I am wondering what the maintenance fee in condo townhouse is paying for? ... seems to me the maintenance fee between condo tower vs condo townhouse is somewhat comparable. With condo tower, we get common amenities like gym, pool, etc ... but you dont get those kind of stuff with condo townhouse but you still paying quite a bit of maintenance fee?


----------



## Spidey

CuriousReader said:


> I am wondering what the maintenance fee in condo townhouse is paying for? ... seems to me the maintenance fee between condo tower vs condo townhouse is somewhat comparable. With condo tower, we get common amenities like gym, pool, etc ... but you dont get those kind of stuff with condo townhouse but you still paying quite a bit of maintenance fee?

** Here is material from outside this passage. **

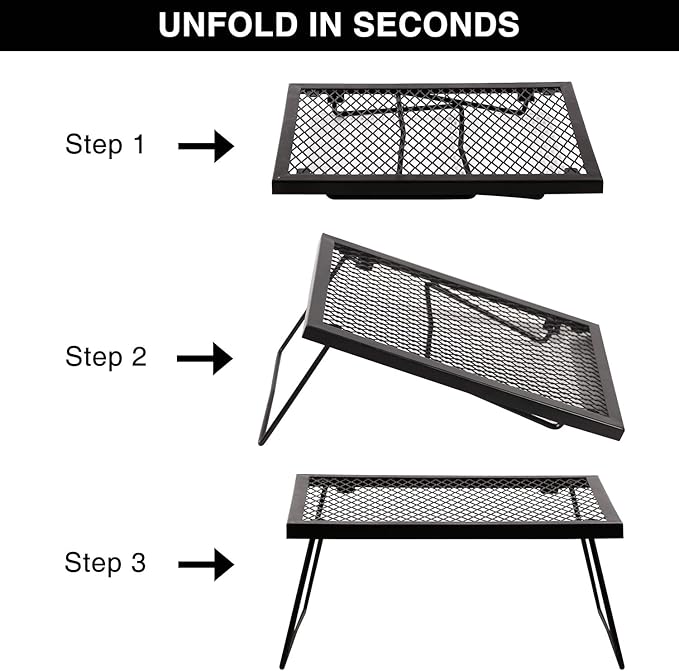 UNFOLD IN SECONDS

Step 1

Step 2

Step 3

Get a breakdown from the real estate agent. Often townhome fees cover building insurance (not contents), routine maintenance, management fees and a contingency fund. The total costs (mortgage, maintenance fees, property taxes, misc. expenses) are very important. Make sure that it makes sense over renting or buying alternate accommodation.


----------



## Cal

To compare a townhouse vs a condo townhouse...can be basically simplified, barring having your HWT go or anything like that...is it worth a $90 a month fee to get your grass cut and have to shovel your own driveway.

A condo townhouse and condo still pay the same fees....better to use that $ to pay towards your mortgage.


----------



## Berubeland

It really depends on the condominium declaration what is included in the fees some condo townhouses have the heat included. All the common elements it depends what they have some have pools and gyms etc. Plus they include all those exterior elements that will eventually have to be replaced such as roofs, doors, windows, garage doors, storm doors, patio doors, siding and more.

You really need to know what is in the declaration unfortunately it is a sizable document written in legalese. 

So it very difficult to say if it is a good deal or not. Basically i am finding another reason not to like them now. TOO COMPLEX for most people. It's like buying CDO's


----------



## investnoob

Spidey said:


> It largely depends on the quality of townhome. I know in Vancouver "condo" seems to be the norm and in Ottawa, freehold is. There are some very nice freehold townhomes in Ottawa, with much better styling than the run-of-the-mill stucco that they seem to use in Vancouver.
> 
> But its a personal choice -- no right or wrong answer. For me, personally, it drives me crazy to have to get permission to plant a few ornamental plants in the front. For others, it might drive them crazy that I'm planting them. The trouble arises when freehold oriented people move into condo townhomes or condo oriented people move into freehold ones.


I have to agree with a lot of these posts. I own a freehold townhouse largely because I would just not be able to deal with a condo board or a set of rules. I do see many of the problems some people have mentioned. Uniformity does go out the window sometimes. My neighbour built a deck beside his _front_ porch. It looks ridiculous. 

But, to be honest, I just don't care. I mean our yards are so tiny, that I can see why he did it - it just gives him added storage space. Also, I'm a terrible landscaper, so many people might hate to have me as a neighbour. 

People haven't it taken it too far though, all of our roofs are the same colour, you just see differences in yards and door colour - hardly a big deal (to me at least).

So if you are laid back and can deal with other people's tastes and just can't stand the thought of being told what to do - then freehold is for you. If you can't stand the thought of not having some sort of uniformity, then a condo townhome would be the way to go.


----------



## Rickson9

investnoob said:


> So if you are laid back and can deal with other people's tastes and just can't stand the thought of being told what to do - then freehold is for you. If you can't stand the thought of not having some sort of uniformity, then a condo townhome would be the way to go.


That's a good way to look at it!


----------